Already present? If .blazediff/harnesses/auth.js exists, skip to step 4. (Legacy .blazediff/auth.js from before the harness change must be regenerated.)

Author it directly — preferred when creds are available. If creds are in the env / .blazediff/.env (or the user can supply them), write the harness yourself; do not make the user run harness record. Identify the login form's email / password / submit selectors by reading the /login route's source component (prefer name= / type= / id= / role-based selectors; avoid nth-child), or by snapshotting the live page. Write .blazediff/harnesses/auth.js:

/** @type {import("@blazediff/agent").Harness<{ persona?: string }>} */
export default {
  phase: "setup", // runs before navigation; must NOT call screenshot()
  async run({ page, params }) {
    const upper = (params.persona ?? "default").toUpperCase().replace(/[^A-Z0-9]/g, "_");
    const email = process.env[`BLAZEDIFF_AUTH_${upper}_EMAIL`];
    const password = process.env[`BLAZEDIFF_AUTH_${upper}_PASSWORD`];
    if (!email || !password) throw new Error(`missing BLAZEDIFF_AUTH_${upper}_EMAIL / _PASSWORD`);
    await page.goto("<LOGIN URL>");
    await page.locator('input[name="email"]').fill(email);
    await page.locator('input[name="password"]').fill(password);
    await Promise.all([
      page.waitForURL((u) => !u.pathname.startsWith("/login")),
      page.getByRole("button", { name: /sign in|log in/i }).click(),
    ]);
    if (new URL(page.url()).pathname === new URL("<LOGIN URL>").pathname) {
      throw new Error("login did not leave /login — check selectors/redirect");
    }
  },
};

Never inline real credentials — only process.env.BLAZEDIFF_AUTH_* references.
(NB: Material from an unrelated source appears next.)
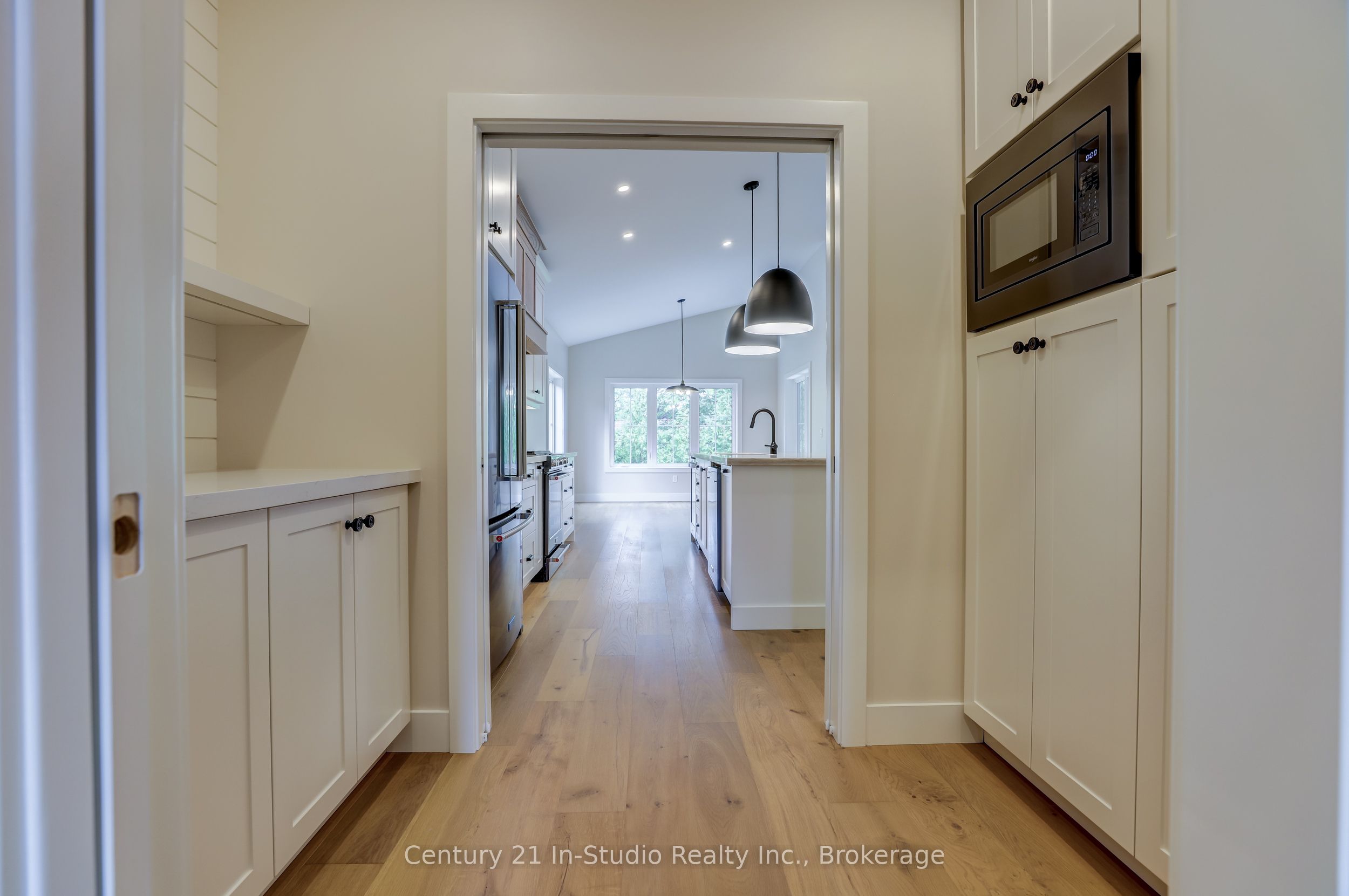 15 Grenville Street N Property Photo 13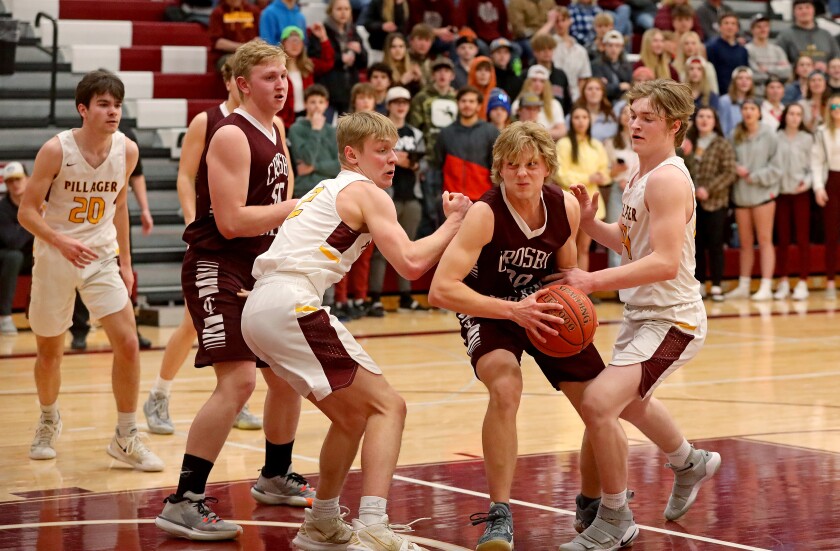 Crosby-Ironton boys basketball against Pillager.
Fallback: interactive recorder. Only when you can't reduce login to fill-fields-and-submit — OAuth/SSO, captcha, MFA, multi-step — tell the user to run blazediff-agent --cwd "$TARGET" harness record auth --login --persona default --url <login URL> (opens Playwright codegen; they log in once; typed creds are rewritten to env-var refs and written to .blazediff/harnesses/auth.js). You can't drive the recorder yourself.
Per entry. Add { "name": "auth", "params": { "persona": "<persona>" } } to the entry's harnesses (use "default" unless the user specifies otherwise).
Env vars. The harness reads BLAZEDIFF_AUTH_<PERSONA>_EMAIL / ..._PASSWORD at capture time. The CLI auto-loads env files from --cwd: .blazediff/.env[.local] (blazediff-scoped, auto-gitignored) then the project-root .env[.local]; real exported env wins, and .blazediff/ files beat the app root. Drop creds in .blazediff/.env. If the user hasn't supplied any, ask for them — don't invent placeholders.

Hard rules

Never --mode baseline an existing manifest entry without explicit user request.
Never edit .blazediff/manifest.json directly.
Author login and interaction harnesses directly under .blazediff/harnesses/ when you can (login: simple form, creds via env). Use harness record only for flows you can't author (OAuth/SSO/MFA/captcha). Never write real credentials into a harness file — env refs only.
In CI (CI=1 or no TTY), only check is allowed.
A route that times out is logged once in the result array and skipped — never block the run.
Never leave a dev server running after authoring exits. Teardown is mandatory on every exit path (success, capture failure, user interrupt). If you can't run teardown for some reason, tell the user the port number to kill manually.